# [PROBLEM SET]
**a)** In the passage about Zechariah, condense the paragraph that begins "This all sounded like too much" into a short bulleted list that keeps its main facts.
**b)** Pull out every line of the records that contains the string "cabinet". Case counts.

# [SELECTED PASSAGE]
::::::
How do you determine what really matters in life?  Do you ever take time in silence, away from the noise of life and news and pop-up advertisements and distractions?  How do you get to peace?  How do you find your way back to acceptance, or back to God?  Who helps light the way for you?  Can you hear the voices of your ancestors, calling you back to God? 

 

Today we chanted the words of Zechariah—that’s the part of Luke’s gospel that we sang instead of the usual psalm—but there’s more to his story.  In Luke’s gospel, Zechariah is an old priest offering incense in the temple when an angel appears before him, tells him that his elderly wife Elizabeth will become pregnant with a baby boy.  The angel instructs Zechariah to name the boy John, and John will be great in the sight of the Lord and he will be filled with the Holy Spirit, and when John grows up, he’s going to prepare the way for the Lord and will prepare other people for the Lord too. 

 

This all sounded like too much for Zechariah to believe.  He was skeptical, so he reminded the angel that he and his wife Elizabeth were pretty old, way past the point of having children.  The angel, named Gabriel, must have gotten a little annoyed about that, because he took away Zechariah’s voice.  For many months: silence.  If Zechariah’s voice would get in the way of God’s will, then Zechariah just wouldn’t have a voice at all.  Imagine how humbling that would be. 

 

So after nine months of silence, after the baby was born, only then was Zechariah’s mouth opened.  What was the first thing he said?  Exactly what the angel Gabriel had told him to say: “His name is John.” 

 

Months of silence must have brought Zechariah very close to God, trusting God’s promises as he witnessed a miracle unfolding in front of him.  Zechariah obeyed the angel’s instruction to name the child John, and then the very next thing out of his mouth are the words of praise we chanted together this morning in the place of the psalm reading[1]: “Blessed are you, Lord, the God of Israel, you have come to your people and set them free.”
::::::
# [EXERCISE INPUT]
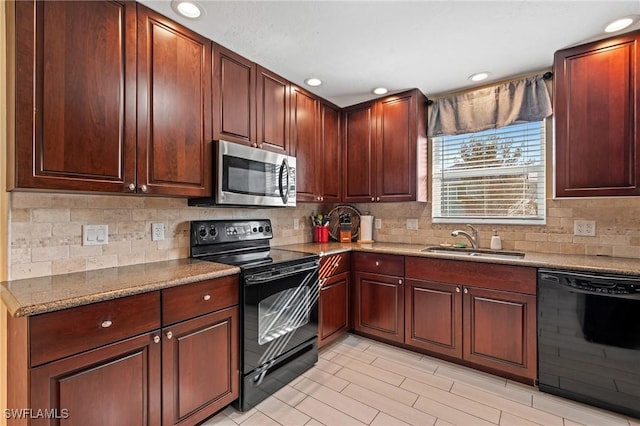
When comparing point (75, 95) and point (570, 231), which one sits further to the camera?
point (570, 231)

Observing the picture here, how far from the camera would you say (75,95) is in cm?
145

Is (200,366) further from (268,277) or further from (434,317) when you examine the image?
(434,317)

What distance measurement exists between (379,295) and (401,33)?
2.09m

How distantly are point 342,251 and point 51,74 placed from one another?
7.39 ft

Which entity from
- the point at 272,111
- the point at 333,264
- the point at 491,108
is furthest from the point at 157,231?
the point at 491,108

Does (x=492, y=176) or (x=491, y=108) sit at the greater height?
(x=491, y=108)

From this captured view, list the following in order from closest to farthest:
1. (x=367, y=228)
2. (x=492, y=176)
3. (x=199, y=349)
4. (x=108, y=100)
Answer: (x=108, y=100) < (x=199, y=349) < (x=492, y=176) < (x=367, y=228)

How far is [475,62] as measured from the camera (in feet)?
7.78

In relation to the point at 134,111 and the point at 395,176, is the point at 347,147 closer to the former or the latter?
the point at 395,176

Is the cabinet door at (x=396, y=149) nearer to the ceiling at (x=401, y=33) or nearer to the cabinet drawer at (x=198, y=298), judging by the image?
the ceiling at (x=401, y=33)

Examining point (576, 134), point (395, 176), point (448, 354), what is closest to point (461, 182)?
point (395, 176)

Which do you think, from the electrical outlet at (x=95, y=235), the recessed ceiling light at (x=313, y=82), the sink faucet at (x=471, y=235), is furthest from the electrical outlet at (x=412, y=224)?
the electrical outlet at (x=95, y=235)

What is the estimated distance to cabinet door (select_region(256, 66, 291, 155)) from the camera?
2.41m

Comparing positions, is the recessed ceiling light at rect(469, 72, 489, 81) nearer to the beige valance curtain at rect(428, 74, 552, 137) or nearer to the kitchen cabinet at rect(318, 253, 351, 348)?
the beige valance curtain at rect(428, 74, 552, 137)
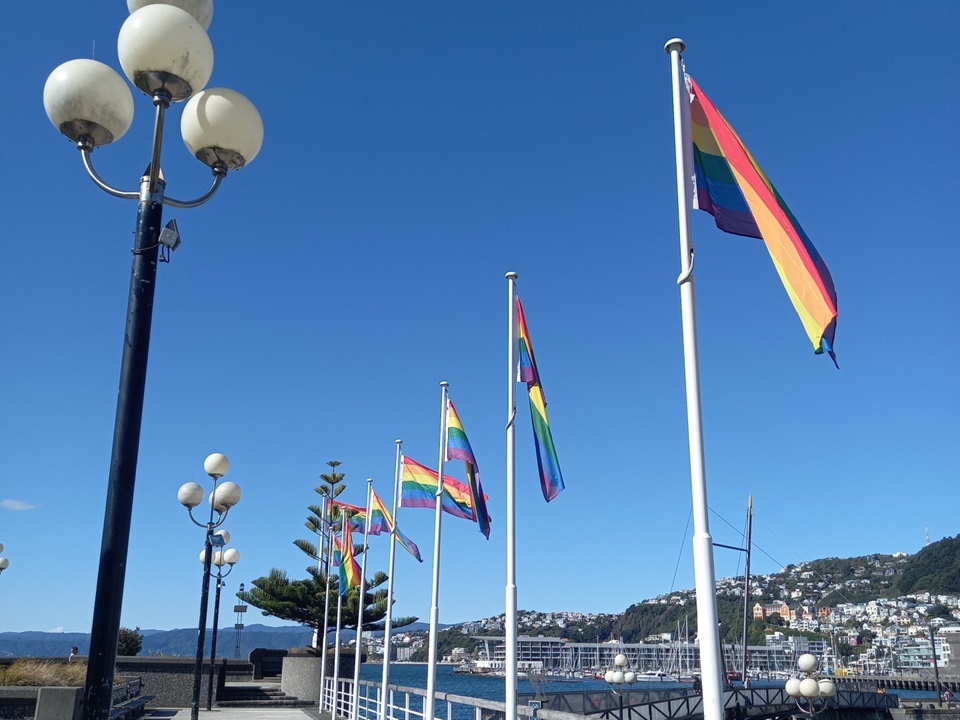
::::::
# [SOLUTIONS IN ORDER]
**a)**
- Zechariah doubted the angel's message.
- He pointed out that he and his wife Elizabeth were too old to have children.
- The angel, Gabriel, took away Zechariah's voice, leaving him silent for many months.
- If Zechariah's voice would stand in the way of God's will, he would have no voice at all.

**b)**
Is the cabinet door at (x=396, y=149) nearer to the ceiling at (x=401, y=33) or nearer to the cabinet drawer at (x=198, y=298), judging by the image?
What is the estimated distance to cabinet door (select_region(256, 66, 291, 155)) from the camera?
Comparing positions, is the recessed ceiling light at rect(469, 72, 489, 81) nearer to the beige valance curtain at rect(428, 74, 552, 137) or nearer to the kitchen cabinet at rect(318, 253, 351, 348)?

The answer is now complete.